__PROBLEM TO WORK ON__.
Copy the listing from the line that contains "Of the given items" through the line that contains "to choose from, which", substituting "closest" for each "nearest" and leaving everything else as is. Give only those lines.

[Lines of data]
## begin
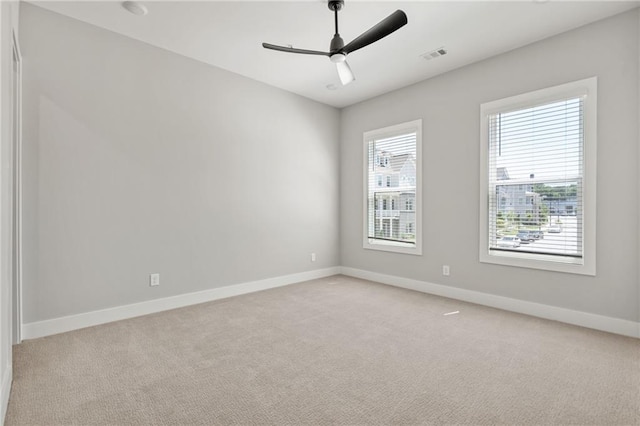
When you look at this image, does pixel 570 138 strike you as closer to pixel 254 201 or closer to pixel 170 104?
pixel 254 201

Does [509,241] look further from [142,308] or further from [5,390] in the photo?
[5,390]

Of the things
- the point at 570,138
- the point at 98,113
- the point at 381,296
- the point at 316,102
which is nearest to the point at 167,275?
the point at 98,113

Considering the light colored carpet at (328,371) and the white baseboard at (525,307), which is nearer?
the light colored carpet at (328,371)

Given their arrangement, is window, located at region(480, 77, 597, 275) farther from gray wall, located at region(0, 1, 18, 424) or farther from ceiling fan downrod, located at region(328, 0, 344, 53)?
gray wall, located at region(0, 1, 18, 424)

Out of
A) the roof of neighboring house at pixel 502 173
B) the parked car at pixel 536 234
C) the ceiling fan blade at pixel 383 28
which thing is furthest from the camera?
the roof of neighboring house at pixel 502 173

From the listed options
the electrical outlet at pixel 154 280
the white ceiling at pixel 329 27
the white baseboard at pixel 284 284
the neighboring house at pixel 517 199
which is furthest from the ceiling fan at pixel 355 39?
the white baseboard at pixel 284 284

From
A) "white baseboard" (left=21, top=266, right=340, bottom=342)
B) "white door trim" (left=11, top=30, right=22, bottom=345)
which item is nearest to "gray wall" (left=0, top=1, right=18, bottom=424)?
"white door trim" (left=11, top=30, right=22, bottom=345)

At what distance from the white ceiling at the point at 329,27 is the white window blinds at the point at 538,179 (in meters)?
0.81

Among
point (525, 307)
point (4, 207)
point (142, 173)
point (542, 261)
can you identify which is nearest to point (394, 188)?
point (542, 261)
## end
## begin
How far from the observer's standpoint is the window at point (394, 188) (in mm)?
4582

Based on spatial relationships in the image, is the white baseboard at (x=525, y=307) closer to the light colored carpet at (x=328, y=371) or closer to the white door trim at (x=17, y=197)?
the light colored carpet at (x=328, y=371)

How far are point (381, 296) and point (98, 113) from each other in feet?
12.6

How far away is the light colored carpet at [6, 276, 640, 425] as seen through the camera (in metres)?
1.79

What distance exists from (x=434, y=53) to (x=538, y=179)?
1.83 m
## end
## begin
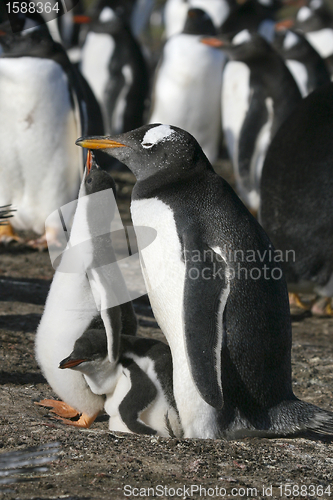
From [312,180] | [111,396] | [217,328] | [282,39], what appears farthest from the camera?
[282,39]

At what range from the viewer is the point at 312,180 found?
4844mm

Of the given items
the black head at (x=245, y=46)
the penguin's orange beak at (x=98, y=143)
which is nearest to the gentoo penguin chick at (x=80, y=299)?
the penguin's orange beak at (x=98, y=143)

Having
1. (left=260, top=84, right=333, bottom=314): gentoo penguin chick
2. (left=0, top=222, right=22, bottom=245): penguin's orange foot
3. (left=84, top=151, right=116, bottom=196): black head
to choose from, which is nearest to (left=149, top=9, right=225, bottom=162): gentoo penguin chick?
## end
__SOLUTION TO THIS TASK__.
Of the given items
the black head at (x=245, y=46)
the penguin's orange beak at (x=98, y=143)
which is closest to the gentoo penguin chick at (x=80, y=299)?
the penguin's orange beak at (x=98, y=143)

Having
1. (left=260, top=84, right=333, bottom=314): gentoo penguin chick
2. (left=0, top=222, right=22, bottom=245): penguin's orange foot
3. (left=84, top=151, right=116, bottom=196): black head
to choose from, which is closest to (left=149, top=9, right=225, bottom=162): gentoo penguin chick?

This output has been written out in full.